2019 yılının başında Rize Güneysu’da bulunan Gürgen köyünde halka “yol yapılacağı” söylenerek başlanan çalışmalarda, kalıp betonların arasına HES boruları saklanıp taşınarak HES inşaatı başlatılmış, HES inşaatının şantiyesini basan köylüler iş makinelerini uzaklaştırmış ve şirketi kovarak talanı durdurmuştu. HES projesini yürüten şirket halkın tepkisine rağmen -salgından istifade- çalışmalara hızlıca yeniden başladı.

Bahsi geçen örneklerdeki gibi halka sokağa çıkmak yasakken verilen izinle, maden projeleri de hız kesmeden devam ediyor. Artvin’de bakır, kurşun, çinko, gümüş ve altın aramak için iş makineleri çalıştırılırken Samsun’daki Şahin Dağları‘nda altın aramak için sondaj çalışmalarına başlandı.

Çanakkale Kumarlar köyünde baraj inşa etmek isteyen şirket, topraklarını boşaltmaları için halka baskı yapmaya devam ediyor. Mersin’de bulunan Akkuyu Nükleer Santrali’nin inşaatı aralıksız sürüyor.

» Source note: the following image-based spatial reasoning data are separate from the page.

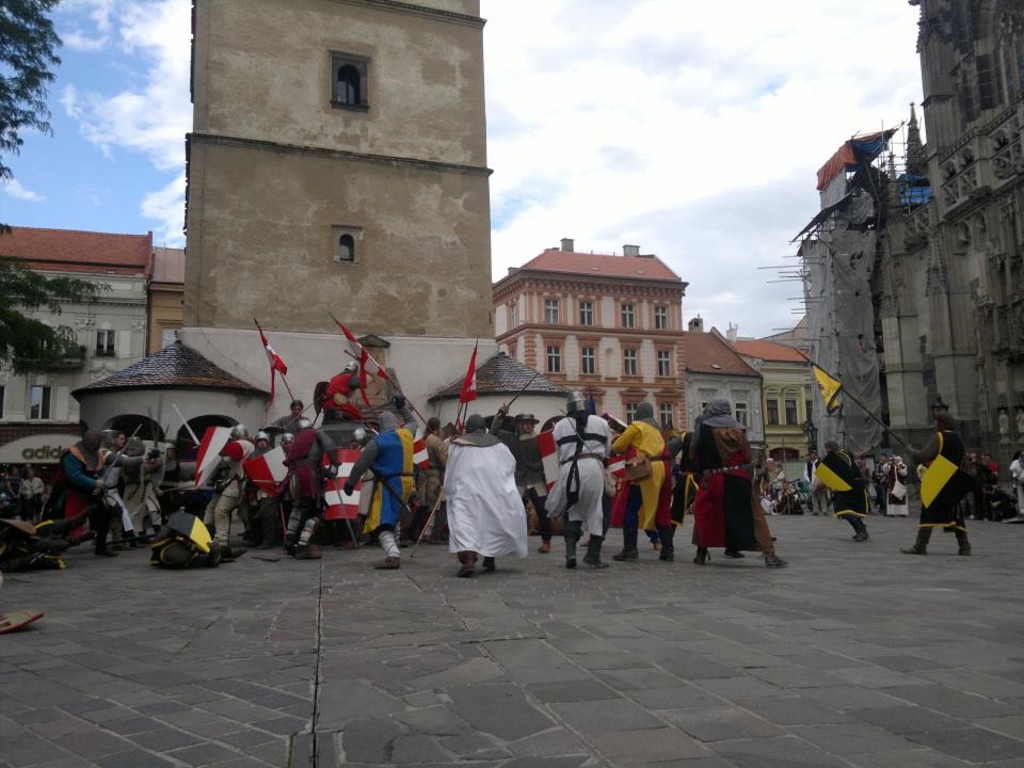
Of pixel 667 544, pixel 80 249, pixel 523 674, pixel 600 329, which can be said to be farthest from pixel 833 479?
pixel 80 249

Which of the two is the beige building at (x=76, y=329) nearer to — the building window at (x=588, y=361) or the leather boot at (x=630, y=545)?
the building window at (x=588, y=361)

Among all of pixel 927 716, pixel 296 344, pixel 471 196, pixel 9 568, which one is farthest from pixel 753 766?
pixel 471 196

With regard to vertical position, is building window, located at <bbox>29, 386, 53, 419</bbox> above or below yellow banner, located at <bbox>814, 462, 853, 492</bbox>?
above

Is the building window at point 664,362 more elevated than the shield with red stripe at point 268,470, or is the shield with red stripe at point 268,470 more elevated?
the building window at point 664,362

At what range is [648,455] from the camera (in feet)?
33.0

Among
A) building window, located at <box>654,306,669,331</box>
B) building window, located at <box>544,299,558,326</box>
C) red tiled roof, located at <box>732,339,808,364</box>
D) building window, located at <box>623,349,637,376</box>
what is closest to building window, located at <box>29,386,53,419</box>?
building window, located at <box>544,299,558,326</box>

Böylesi yıkıcı bir salgını bile fırsata çevirmeye çalışan kapitalizm ve devlet, kentsel dönüşümden kapitalizm için asla yeterli olmayacak enerji üretim santrallerine ve sayamayacağımız kadar çok sayıda talan projesine varıncaya dek doğa katliamını sürdürüyor.

Her krizde olduğu gibi bu krizde de devlet, yoksulları desteklemek yerine kartlarını sermayeden yana kullanmayı tercih ediyor ve şunu söylüyor: “İnsanlar ölür, hayvanlar ölür; canlı cansız tüm varlıklarıyla doğa ölür ama çarklar dönmek zorundadır.”

Bu koşullarda, parçası olduğumuz doğayla birlikte yaşama tutunabilmek için bu çarklara çomak sokmaktan başka çaremiz kalmıyor. Ama Korona Krizi’yle çoğunluk eve sıkışmışken ihtiyacımız olan çomağı nereden bulacağız? Cevap, bu süreçte abartılan “doğanın kendine geliyor olduğu”yla ilgili söylemi andırsa da aslında daha derinde; kapitalizmin çatlaklarında yeşererek bu çatlakları derinleştirmekte yatıyor. Cevap, arşınlanmayan kaldırım taşlarının ve duvarların dökülen sıvaların arasından filizlenen yeşillikler; betondelenler bu süreçte. Cevap, gazetemizin 12. sayısındaki “Her Şeye Rağmen Yaşam Direnişte” yazımızda bahsettiğimiz gibi; her şeye rağmen -gerekirse yöntemleri farklılaştırarak- direnişi düşünmekte ve örgütlemekte!

Özgür Erdoğan

Bu yazı Meydan Gazetesi’nin 53. sayısında yayınlanmıştır.